Quick Start

Run your first evaluation with EvalHub.

Start a Model Server

You need an OpenAI-compatible model endpoint. Pick one:
- vLLM (Kubernetes)
- Ollama (Local)
Terminal window
kubectl apply -f - <<EOF apiVersion: apps/v1 kind: Deployment metadata: name: vllm-server spec: replicas: 1 selector: matchLabels: app: vllm template: metadata: labels: app: vllm spec: containers: - name: vllm image: vllm/vllm-openai:latest args: [--model, meta-llama/Llama-3.2-1B-Instruct, --port, "8000"] ports: - containerPort: 8000 EOF
Terminal window
curl -fsSL https://ollama.com/install.sh | sh ollama run qwen2.5:1.5b
Ollama serves at http://localhost:11434/v1 (OpenAI-compatible).
Install a Client
Terminal window
pip install "eval-hub-sdk[cli]"
Terminal window
pip install "eval-hub-sdk[client]"
No installation needed — use curl directly against the REST API.

Submit an Evaluation

evalhub eval run \
  --name quickstart-eval \
  --model-url http://localhost:11434/v1 \
  --model-name qwen2.5:1.5b \
  --provider guidellm \
  --benchmark quick_perf_test
# Job submitted: eval-a1b2c3d4

import os
from evalhub import SyncEvalHubClient
from evalhub.models.api import ModelConfig, BenchmarkConfig, JobSubmissionRequest

client = SyncEvalHubClient(base_url=os.environ["EVALHUB_URL"])

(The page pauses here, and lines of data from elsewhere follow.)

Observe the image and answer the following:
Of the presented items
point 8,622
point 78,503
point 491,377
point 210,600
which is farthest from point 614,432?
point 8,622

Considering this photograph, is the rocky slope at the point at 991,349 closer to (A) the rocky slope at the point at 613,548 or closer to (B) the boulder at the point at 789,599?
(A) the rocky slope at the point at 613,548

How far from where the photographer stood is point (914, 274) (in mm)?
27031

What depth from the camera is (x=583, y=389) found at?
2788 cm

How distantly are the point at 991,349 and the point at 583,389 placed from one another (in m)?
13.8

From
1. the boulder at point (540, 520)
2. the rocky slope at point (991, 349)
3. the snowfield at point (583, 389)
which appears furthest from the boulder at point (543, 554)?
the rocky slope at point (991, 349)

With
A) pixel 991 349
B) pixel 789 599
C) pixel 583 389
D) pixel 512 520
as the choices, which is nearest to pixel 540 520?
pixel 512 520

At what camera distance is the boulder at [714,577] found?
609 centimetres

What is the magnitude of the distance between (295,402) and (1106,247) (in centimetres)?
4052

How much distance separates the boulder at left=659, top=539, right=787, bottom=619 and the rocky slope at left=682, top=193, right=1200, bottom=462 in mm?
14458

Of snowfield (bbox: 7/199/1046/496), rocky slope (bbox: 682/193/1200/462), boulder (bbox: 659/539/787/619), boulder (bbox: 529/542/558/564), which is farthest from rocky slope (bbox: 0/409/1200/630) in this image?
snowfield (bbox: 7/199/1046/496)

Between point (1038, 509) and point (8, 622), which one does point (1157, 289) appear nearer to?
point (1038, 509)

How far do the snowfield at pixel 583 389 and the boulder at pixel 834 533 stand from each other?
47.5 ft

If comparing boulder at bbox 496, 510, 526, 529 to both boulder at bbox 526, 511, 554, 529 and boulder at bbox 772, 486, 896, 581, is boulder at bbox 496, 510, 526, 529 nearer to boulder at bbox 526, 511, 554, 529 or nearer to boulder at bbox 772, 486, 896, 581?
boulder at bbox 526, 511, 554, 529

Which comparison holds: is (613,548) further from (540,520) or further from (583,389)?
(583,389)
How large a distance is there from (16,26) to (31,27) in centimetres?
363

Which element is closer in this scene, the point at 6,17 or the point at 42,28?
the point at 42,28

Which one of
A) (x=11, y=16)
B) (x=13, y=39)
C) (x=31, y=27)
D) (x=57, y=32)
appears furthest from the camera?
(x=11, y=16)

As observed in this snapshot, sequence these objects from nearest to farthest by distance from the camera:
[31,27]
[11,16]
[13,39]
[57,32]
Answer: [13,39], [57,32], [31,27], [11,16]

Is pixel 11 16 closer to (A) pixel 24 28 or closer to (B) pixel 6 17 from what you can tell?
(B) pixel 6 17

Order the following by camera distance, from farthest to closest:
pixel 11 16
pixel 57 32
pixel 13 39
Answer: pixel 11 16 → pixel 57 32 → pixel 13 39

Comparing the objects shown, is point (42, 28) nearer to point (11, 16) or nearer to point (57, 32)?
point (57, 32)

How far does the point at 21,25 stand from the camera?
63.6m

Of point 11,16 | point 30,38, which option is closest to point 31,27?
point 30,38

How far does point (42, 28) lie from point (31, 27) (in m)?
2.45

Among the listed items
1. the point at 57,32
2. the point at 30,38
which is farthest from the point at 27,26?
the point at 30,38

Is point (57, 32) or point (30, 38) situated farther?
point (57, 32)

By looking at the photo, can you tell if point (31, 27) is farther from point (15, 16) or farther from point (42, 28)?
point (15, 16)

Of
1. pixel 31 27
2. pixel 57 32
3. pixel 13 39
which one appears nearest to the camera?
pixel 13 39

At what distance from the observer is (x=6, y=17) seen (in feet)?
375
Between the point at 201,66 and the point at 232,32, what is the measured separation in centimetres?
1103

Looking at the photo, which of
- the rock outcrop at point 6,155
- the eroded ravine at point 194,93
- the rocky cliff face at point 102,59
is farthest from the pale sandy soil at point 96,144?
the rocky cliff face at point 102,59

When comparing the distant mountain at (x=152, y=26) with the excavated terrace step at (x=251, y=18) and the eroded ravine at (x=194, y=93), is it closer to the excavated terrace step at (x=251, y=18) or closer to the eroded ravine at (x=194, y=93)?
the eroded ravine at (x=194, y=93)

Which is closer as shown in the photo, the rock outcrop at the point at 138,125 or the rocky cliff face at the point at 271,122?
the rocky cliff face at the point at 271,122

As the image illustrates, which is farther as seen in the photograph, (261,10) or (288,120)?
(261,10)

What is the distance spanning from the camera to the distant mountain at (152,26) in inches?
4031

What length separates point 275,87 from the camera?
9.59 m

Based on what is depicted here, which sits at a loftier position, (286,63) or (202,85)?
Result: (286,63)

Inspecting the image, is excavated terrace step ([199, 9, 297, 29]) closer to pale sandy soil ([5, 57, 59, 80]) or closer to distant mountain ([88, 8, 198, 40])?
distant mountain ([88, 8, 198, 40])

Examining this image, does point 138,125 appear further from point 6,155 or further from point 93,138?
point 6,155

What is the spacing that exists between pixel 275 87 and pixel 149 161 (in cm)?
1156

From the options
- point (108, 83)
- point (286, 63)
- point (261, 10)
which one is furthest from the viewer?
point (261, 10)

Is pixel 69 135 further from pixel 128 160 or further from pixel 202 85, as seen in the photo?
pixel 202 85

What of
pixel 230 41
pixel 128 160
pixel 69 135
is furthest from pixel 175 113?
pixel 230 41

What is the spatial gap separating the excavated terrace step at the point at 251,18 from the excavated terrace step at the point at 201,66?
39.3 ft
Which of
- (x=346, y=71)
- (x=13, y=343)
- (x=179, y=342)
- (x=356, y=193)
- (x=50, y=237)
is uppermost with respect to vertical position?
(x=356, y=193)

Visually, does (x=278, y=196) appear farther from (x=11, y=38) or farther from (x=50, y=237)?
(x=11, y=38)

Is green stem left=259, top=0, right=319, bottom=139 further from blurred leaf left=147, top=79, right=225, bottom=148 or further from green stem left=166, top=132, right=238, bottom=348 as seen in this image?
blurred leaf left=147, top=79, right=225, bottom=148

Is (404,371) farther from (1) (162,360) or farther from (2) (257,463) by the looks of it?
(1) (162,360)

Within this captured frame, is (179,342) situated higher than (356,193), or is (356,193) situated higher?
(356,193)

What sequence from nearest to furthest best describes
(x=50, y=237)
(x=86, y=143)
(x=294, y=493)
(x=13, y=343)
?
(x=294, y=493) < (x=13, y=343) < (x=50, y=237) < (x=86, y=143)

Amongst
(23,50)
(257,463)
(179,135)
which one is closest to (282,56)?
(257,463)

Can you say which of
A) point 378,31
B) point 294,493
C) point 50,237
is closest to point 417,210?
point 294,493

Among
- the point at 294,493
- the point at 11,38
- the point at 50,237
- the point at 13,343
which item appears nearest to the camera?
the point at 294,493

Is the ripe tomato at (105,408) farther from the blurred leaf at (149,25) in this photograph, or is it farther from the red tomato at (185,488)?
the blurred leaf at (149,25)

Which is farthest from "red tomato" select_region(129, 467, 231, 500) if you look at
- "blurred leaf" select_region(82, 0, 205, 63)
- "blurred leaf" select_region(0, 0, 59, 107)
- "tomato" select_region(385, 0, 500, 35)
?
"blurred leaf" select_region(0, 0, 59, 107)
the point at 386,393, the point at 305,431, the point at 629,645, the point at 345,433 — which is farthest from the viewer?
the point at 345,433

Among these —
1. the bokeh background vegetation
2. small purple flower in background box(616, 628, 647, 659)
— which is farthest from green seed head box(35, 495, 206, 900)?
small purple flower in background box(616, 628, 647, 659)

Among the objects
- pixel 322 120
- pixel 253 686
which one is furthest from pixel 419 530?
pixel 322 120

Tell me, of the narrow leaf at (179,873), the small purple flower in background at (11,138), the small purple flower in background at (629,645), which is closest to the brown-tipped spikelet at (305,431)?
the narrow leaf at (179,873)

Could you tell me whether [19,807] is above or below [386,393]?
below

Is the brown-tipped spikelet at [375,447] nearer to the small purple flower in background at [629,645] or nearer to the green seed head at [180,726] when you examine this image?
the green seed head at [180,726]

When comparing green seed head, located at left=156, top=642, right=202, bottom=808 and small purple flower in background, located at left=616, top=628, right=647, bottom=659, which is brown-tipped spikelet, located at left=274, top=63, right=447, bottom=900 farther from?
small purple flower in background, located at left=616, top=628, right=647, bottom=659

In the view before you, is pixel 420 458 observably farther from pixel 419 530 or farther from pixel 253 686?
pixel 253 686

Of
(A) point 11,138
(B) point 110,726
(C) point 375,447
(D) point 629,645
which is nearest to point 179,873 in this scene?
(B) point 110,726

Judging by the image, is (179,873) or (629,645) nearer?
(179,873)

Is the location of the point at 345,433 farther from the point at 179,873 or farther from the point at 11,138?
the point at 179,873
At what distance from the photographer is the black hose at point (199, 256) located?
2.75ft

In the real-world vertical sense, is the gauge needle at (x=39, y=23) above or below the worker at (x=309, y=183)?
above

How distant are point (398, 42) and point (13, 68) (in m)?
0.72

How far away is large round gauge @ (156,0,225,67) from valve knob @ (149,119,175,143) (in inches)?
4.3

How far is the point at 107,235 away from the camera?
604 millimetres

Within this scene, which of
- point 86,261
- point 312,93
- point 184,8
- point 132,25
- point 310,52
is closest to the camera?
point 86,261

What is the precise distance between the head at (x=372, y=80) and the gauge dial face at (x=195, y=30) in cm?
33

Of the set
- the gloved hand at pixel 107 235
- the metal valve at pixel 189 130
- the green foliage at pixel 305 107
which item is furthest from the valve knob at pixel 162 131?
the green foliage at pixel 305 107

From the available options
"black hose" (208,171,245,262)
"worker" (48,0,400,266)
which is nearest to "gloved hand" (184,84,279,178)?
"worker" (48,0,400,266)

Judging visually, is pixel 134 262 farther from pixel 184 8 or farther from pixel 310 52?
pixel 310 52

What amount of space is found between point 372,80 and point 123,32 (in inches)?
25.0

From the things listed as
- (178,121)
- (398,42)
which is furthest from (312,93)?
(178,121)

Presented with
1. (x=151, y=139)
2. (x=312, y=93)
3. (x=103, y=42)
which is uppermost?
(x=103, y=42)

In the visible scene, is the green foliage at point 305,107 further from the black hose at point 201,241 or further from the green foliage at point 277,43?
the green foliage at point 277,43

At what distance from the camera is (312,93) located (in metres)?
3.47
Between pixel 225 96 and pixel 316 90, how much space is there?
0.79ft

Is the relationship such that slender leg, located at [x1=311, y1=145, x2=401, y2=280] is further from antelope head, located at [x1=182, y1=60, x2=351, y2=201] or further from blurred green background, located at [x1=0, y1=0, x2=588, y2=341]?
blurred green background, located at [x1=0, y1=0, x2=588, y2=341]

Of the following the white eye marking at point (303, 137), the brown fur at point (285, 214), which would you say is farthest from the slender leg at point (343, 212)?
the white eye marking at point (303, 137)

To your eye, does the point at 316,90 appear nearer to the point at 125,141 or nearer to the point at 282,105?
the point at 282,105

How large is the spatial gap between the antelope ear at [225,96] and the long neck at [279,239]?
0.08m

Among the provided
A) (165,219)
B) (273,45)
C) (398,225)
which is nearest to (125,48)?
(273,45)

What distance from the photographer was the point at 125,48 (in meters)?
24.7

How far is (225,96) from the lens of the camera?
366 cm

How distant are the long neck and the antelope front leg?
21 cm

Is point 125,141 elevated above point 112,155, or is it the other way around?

job = client.jobs.submit(JobSubmissionRequest(
    name="quickstart-eval",
    model=ModelConfig(
        url="http://localhost:11434/v1",
        name="qwen2.5:1.5b"
    ),
    benchmarks=[
        BenchmarkConfig(
            id="quick_perf_test",
            provider_id="guidellm",
            parameters={
                "profile": "constant",
                "rate": 5,
                "max_seconds": 10,
                "max_requests": 20,
            }
        )
    ]
))

print(f"Job submitted: {job.id}")

curl -s -X POST $EVALHUB_URL/api/v1/evaluations/jobs \
  -H "Content-Type: application/json" \
  -d '{
    "name": "quickstart-eval",
    "model": {
      "url": "http://localhost:11434/v1",
      "name": "qwen2.5:1.5b"
    },
    "benchmarks": [
      {
        "id": "quick_perf_test",
        "provider_id": "guidellm",
        "parameters": {
          "profile": "constant",
          "rate": 5,
          "max_seconds": 10,
          "max_requests": 20
        }
      }
    ]
  }'

Wait for Results

# Block until the job completes
evalhub eval run --config eval.yaml --wait

# Or check status separately
evalhub eval status eval-a1b2c3d4

# View results
evalhub eval results eval-a1b2c3d4

result = client.jobs.wait_for_completion(job.id, timeout=120)
print(f"Status: {result.state}")
print(f"Results: {result.results}")

Or poll manually:

status = client.jobs.get(job.id)
print(f"Status: {status.state}")

# Check job status
curl -s $EVALHUB_URL/api/v1/evaluations/jobs/eval-a1b2c3d4 | jq .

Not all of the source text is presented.